Entries supplied:
((

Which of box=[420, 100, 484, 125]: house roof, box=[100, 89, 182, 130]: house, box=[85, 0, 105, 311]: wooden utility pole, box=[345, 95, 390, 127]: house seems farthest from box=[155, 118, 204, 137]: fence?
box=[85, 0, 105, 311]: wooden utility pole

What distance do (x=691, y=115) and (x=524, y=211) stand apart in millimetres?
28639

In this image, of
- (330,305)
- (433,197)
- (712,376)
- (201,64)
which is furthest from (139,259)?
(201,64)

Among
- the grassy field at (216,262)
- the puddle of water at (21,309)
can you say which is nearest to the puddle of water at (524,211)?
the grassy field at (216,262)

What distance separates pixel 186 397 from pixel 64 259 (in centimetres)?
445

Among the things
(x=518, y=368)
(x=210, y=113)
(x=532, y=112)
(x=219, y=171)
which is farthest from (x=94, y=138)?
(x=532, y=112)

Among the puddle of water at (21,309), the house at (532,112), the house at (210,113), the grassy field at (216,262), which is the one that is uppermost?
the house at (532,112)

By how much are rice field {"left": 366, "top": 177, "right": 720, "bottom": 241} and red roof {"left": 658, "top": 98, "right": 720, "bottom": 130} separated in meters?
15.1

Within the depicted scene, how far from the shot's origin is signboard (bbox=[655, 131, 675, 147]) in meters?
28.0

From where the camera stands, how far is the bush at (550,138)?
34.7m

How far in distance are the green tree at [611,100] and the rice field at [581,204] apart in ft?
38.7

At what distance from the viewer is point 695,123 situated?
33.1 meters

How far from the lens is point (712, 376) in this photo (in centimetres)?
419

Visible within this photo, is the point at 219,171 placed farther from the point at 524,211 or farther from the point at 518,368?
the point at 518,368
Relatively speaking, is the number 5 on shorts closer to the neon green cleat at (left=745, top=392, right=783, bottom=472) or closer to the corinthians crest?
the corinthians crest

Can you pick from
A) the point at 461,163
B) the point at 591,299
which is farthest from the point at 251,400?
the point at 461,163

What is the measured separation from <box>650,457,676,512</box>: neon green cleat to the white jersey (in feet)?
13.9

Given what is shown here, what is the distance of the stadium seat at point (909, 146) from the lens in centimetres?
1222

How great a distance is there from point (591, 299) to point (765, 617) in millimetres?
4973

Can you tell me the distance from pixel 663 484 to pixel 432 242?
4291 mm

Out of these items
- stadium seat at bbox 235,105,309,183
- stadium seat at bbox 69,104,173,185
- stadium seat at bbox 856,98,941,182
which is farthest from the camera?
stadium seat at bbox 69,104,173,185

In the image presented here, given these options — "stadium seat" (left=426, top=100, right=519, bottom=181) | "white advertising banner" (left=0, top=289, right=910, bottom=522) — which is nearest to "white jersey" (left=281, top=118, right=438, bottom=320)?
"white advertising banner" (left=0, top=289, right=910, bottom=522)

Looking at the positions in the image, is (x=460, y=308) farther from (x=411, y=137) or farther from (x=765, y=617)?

))

What is required:
Reformat all of the entries above into a numbered list, dropping every blank line.

Problem solution:
1. Which of box=[420, 100, 484, 125]: house roof, box=[100, 89, 182, 130]: house, box=[85, 0, 105, 311]: wooden utility pole, box=[345, 95, 390, 127]: house seems farthest from box=[155, 118, 204, 137]: fence?
2. box=[85, 0, 105, 311]: wooden utility pole
3. What distance do (x=691, y=115) and (x=524, y=211) stand apart in millimetres?
4. 28639
5. In this image, of
6. - (330,305)
7. - (433,197)
8. - (712,376)
9. - (201,64)
10. which is furthest from (139,259)?
11. (201,64)
12. Among
13. - the grassy field at (216,262)
14. - the puddle of water at (21,309)
15. can you say which is nearest to the puddle of water at (524,211)?
16. the grassy field at (216,262)
17. What distance separates pixel 186 397 from pixel 64 259 (in centimetres)?
18. 445
19. Among the things
20. (x=518, y=368)
21. (x=210, y=113)
22. (x=532, y=112)
23. (x=219, y=171)
24. which is farthest from (x=94, y=138)?
25. (x=532, y=112)
26. Among the puddle of water at (21,309), the house at (532,112), the house at (210,113), the grassy field at (216,262), which is the one that is uppermost?
27. the house at (532,112)
28. By how much are rice field {"left": 366, "top": 177, "right": 720, "bottom": 241} and red roof {"left": 658, "top": 98, "right": 720, "bottom": 130} separated in meters?
29. 15.1
30. Within the depicted scene, how far from the shot's origin is signboard (bbox=[655, 131, 675, 147]) in meters?
31. 28.0
32. From where the camera stands, how far is the bush at (550,138)?
33. 34.7m
34. How far in distance are the green tree at [611,100] and the rice field at [581,204] apart in ft?
35. 38.7
36. At what distance from the viewer is point 695,123 situated?
37. 33.1 meters
38. How far from the lens is point (712, 376) in this photo (in centimetres)?
39. 419
40. Visible within this photo, is the point at 219,171 placed farther from the point at 524,211 or farther from the point at 518,368?
41. the point at 518,368
42. Relatively speaking, is the number 5 on shorts closer to the neon green cleat at (left=745, top=392, right=783, bottom=472) or closer to the corinthians crest?
43. the corinthians crest
44. Can you pick from
45. A) the point at 461,163
46. B) the point at 591,299
47. which is farthest from the point at 251,400?
48. the point at 461,163
49. What is the measured separation from <box>650,457,676,512</box>: neon green cleat to the white jersey (in feet)?
50. 13.9
51. Given what is shown here, what is the distance of the stadium seat at point (909, 146) from the lens in centimetres?
52. 1222
53. How great a distance is there from point (591, 299) to point (765, 617) in millimetres?
54. 4973
55. Can you tell me the distance from pixel 663 484 to pixel 432 242?
56. 4291 mm
57. Out of these items
58. - stadium seat at bbox 235,105,309,183
59. - stadium seat at bbox 69,104,173,185
60. - stadium seat at bbox 856,98,941,182
61. which is farthest from the camera?
62. stadium seat at bbox 69,104,173,185
63. In the image presented here, given these options — "stadium seat" (left=426, top=100, right=519, bottom=181) | "white advertising banner" (left=0, top=289, right=910, bottom=522) — which is nearest to "white jersey" (left=281, top=118, right=438, bottom=320)?
64. "white advertising banner" (left=0, top=289, right=910, bottom=522)
65. Looking at the positions in the image, is (x=460, y=308) farther from (x=411, y=137) or farther from (x=765, y=617)?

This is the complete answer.